Task details: Write out word for word the lines of the material from its start through the line that contains "than 400? greater", including that line.

[Chart reading data]
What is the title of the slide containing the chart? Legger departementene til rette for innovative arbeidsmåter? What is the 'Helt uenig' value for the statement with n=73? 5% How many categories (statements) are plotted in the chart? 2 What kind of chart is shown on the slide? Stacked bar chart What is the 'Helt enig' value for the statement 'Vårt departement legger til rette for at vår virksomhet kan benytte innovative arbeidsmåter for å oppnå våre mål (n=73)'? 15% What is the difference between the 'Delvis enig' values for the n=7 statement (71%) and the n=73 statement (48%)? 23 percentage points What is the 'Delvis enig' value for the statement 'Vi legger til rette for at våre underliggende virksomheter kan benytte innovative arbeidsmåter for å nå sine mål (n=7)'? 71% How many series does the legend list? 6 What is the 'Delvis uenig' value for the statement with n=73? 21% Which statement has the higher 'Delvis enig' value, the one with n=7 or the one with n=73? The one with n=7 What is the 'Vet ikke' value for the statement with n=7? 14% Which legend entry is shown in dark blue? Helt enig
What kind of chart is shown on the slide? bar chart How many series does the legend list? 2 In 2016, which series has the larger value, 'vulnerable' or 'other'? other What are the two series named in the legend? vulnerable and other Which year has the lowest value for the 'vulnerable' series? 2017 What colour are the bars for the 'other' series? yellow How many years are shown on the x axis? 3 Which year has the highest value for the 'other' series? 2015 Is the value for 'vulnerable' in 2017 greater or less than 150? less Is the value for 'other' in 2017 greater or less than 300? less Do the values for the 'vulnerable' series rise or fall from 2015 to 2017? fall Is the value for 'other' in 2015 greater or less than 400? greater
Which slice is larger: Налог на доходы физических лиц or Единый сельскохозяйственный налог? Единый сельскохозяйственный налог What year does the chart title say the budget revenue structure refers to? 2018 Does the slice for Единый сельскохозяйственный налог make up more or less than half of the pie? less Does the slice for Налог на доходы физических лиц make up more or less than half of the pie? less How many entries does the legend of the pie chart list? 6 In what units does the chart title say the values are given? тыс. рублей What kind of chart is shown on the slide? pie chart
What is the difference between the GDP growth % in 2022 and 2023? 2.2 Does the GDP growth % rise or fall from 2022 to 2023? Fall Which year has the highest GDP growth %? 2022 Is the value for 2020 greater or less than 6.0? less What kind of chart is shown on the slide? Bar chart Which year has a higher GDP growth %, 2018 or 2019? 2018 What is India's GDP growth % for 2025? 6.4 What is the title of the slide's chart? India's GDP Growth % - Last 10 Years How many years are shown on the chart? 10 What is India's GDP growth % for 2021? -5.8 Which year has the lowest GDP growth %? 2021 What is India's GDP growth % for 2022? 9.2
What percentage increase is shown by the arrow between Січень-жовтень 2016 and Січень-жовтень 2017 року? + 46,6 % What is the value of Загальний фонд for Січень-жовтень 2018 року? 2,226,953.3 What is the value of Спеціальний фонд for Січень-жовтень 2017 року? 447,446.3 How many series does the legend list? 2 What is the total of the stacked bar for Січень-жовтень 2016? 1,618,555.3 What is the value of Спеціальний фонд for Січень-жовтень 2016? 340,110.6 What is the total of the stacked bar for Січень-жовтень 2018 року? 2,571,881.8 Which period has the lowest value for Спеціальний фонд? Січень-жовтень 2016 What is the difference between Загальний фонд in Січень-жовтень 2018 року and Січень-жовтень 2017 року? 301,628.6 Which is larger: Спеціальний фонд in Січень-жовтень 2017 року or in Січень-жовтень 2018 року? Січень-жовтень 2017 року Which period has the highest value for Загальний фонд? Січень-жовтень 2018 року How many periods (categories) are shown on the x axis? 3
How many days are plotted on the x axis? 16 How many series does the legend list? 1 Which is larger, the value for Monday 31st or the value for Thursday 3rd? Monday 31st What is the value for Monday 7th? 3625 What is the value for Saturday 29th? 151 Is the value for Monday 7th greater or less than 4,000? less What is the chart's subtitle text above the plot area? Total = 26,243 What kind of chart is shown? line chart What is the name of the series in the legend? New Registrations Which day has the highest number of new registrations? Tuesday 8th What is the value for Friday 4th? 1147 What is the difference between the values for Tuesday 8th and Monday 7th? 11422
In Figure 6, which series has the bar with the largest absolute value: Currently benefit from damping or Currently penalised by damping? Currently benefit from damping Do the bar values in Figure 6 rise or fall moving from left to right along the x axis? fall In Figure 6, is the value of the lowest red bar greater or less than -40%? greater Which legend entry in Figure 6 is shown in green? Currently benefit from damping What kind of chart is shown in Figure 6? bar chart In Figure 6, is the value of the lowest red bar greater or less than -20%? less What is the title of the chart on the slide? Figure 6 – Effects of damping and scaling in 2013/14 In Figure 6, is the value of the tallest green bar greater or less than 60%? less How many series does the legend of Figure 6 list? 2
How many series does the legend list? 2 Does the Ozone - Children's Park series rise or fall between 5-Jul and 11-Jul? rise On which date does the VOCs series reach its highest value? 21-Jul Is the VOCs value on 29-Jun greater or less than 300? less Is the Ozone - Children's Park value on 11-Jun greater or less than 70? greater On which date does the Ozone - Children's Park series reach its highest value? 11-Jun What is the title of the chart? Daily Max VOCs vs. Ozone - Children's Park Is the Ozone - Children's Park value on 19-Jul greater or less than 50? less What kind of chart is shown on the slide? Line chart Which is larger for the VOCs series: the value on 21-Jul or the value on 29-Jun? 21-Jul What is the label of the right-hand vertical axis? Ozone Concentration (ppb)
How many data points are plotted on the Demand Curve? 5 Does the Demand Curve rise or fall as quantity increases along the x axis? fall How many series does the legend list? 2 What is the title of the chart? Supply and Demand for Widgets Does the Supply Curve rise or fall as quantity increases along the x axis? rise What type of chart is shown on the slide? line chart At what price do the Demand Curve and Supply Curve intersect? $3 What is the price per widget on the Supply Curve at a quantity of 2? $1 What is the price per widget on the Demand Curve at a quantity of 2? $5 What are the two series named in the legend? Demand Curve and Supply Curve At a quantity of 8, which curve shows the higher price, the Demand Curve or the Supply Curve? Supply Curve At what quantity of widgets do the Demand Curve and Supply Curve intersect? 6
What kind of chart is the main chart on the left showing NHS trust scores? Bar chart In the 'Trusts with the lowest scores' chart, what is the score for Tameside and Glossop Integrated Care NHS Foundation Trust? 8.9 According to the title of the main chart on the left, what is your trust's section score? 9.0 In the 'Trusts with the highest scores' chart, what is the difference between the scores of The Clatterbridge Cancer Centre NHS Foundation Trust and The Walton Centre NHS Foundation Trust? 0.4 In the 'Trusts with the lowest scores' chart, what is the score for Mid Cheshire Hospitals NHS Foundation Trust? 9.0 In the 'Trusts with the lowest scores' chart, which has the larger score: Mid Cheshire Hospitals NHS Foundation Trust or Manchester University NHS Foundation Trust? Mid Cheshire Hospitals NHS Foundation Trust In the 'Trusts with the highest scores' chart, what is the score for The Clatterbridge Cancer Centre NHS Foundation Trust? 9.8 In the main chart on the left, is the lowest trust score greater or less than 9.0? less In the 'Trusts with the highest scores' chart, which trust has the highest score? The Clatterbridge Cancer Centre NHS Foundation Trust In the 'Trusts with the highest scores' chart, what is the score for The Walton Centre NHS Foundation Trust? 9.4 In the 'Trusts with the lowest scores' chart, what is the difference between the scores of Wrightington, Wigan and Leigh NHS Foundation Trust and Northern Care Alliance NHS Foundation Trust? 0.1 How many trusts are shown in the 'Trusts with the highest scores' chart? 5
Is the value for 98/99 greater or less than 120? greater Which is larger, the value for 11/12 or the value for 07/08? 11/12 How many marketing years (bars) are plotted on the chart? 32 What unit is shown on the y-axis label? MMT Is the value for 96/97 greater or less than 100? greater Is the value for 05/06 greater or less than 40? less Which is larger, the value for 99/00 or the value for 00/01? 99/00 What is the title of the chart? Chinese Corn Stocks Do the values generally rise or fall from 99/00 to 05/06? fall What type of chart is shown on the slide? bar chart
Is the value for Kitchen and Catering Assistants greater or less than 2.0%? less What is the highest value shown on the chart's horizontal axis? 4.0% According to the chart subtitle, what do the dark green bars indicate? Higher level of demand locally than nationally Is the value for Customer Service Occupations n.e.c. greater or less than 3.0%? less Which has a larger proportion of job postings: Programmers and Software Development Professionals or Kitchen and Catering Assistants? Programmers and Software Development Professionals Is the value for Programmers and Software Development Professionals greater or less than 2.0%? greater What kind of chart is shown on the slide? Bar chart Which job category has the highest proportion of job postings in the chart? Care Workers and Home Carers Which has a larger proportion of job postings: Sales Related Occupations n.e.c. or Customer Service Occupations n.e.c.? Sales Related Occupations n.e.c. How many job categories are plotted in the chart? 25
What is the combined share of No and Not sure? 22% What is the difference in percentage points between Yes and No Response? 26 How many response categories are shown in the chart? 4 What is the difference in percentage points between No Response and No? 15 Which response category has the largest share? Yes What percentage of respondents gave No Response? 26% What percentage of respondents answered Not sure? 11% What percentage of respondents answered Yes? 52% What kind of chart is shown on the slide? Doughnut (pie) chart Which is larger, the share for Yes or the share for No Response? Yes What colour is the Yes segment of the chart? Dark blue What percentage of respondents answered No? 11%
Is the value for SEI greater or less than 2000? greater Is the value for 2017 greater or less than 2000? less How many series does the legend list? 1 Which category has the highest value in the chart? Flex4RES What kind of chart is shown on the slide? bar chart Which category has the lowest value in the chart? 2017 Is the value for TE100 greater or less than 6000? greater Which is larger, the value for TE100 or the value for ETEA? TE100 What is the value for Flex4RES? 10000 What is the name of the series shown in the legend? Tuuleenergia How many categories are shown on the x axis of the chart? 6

Result below:
What is the title of the slide containing the chart? Legger departementene til rette for innovative arbeidsmåter? What is the 'Helt uenig' value for the statement with n=73? 5% How many categories (statements) are plotted in the chart? 2 What kind of chart is shown on the slide? Stacked bar chart What is the 'Helt enig' value for the statement 'Vårt departement legger til rette for at vår virksomhet kan benytte innovative arbeidsmåter for å oppnå våre mål (n=73)'? 15% What is the difference between the 'Delvis enig' values for the n=7 statement (71%) and the n=73 statement (48%)? 23 percentage points What is the 'Delvis enig' value for the statement 'Vi legger til rette for at våre underliggende virksomheter kan benytte innovative arbeidsmåter for å nå sine mål (n=7)'? 71% How many series does the legend list? 6 What is the 'Delvis uenig' value for the statement with n=73? 21% Which statement has the higher 'Delvis enig' value, the one with n=7 or the one with n=73? The one with n=7 What is the 'Vet ikke' value for the statement with n=7? 14% Which legend entry is shown in dark blue? Helt enig
What kind of chart is shown on the slide? bar chart How many series does the legend list? 2 In 2016, which series has the larger value, 'vulnerable' or 'other'? other What are the two series named in the legend? vulnerable and other Which year has the lowest value for the 'vulnerable' series? 2017 What colour are the bars for the 'other' series? yellow How many years are shown on the x axis? 3 Which year has the highest value for the 'other' series? 2015 Is the value for 'vulnerable' in 2017 greater or less than 150? less Is the value for 'other' in 2017 greater or less than 300? less Do the values for the 'vulnerable' series rise or fall from 2015 to 2017? fall Is the value for 'other' in 2015 greater or less than 400? greater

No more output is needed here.